How Northern Ireland MPs voted on damning report on Boris Johnson's partygate lies
MPs voted overwhelmingly to back a damning report that found Boris Johnson lied to Parliament with his partygate denials, as Rishi Sunak stayed away from proceedings.
Just seven MPs voted against the Privileges Committee's findings, in a humiliating defeat for the former prime minister less than a year after he left No 10.
With 354 votes in favour, MPs endorsed sanctions against Mr Johnson recommended by the committee, including banning him from having a pass to access Parliament, which is usually available to former MPs.
SDLP MPs Colum Eastwood and Claire Hanna, along with Alliance Party MP Stephen Farry, voted in favour of the reports findings.
Meanwhile, all eight DUP MPs abstained.

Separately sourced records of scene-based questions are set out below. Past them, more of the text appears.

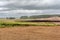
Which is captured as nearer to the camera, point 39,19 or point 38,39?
point 38,39

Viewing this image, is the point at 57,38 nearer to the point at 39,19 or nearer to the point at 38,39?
the point at 38,39

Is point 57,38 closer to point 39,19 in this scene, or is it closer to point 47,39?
point 47,39

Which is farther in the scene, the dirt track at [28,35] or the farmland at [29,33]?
the farmland at [29,33]

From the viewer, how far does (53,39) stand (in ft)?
64.1

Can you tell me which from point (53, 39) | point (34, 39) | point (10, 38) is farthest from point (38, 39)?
point (10, 38)

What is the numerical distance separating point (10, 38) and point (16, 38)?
672 millimetres

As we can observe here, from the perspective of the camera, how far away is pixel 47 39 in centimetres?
1953

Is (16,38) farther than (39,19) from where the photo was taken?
No

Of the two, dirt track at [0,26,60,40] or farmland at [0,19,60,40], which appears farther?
farmland at [0,19,60,40]

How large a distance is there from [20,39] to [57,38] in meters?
4.06

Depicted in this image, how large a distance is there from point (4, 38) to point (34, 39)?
3.33 meters

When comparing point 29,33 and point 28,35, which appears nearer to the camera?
point 28,35

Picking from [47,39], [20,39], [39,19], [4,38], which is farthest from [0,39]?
[39,19]

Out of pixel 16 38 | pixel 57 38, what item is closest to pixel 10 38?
Answer: pixel 16 38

The party has been asked for a comment.
Sinn Féin MPs also abstained, however, they do not take their seats.
The Tory-majority panel also concluded that Mr Johnson should have faced a 90-day suspension for misleading the House when he told the Commons that Covid rules were obeyed in No 10 despite parties taking place.
Branding him the first former prime minister to have lied to the Commons, the Privileges Committee found Mr Johnson committed "repeated contempts" of Parliament by deliberately misleading MPs over lockdown-busting parties before being complicit in a campaign of abuse and intimidation.
The ex-premier had urged his allies not to oppose the report, arguing that the sanctions had no practical effect, although critics said it was a move designed to avoid revealing the low level of remaining support for him among Tory MPs.
The vote followed several hours of debate, during which Tory and opposition MPs delivered a series of blistering speeches in which Mr Johnson was criticised as a "man child who won't see that he only has himself to blame" and defended as "a human too".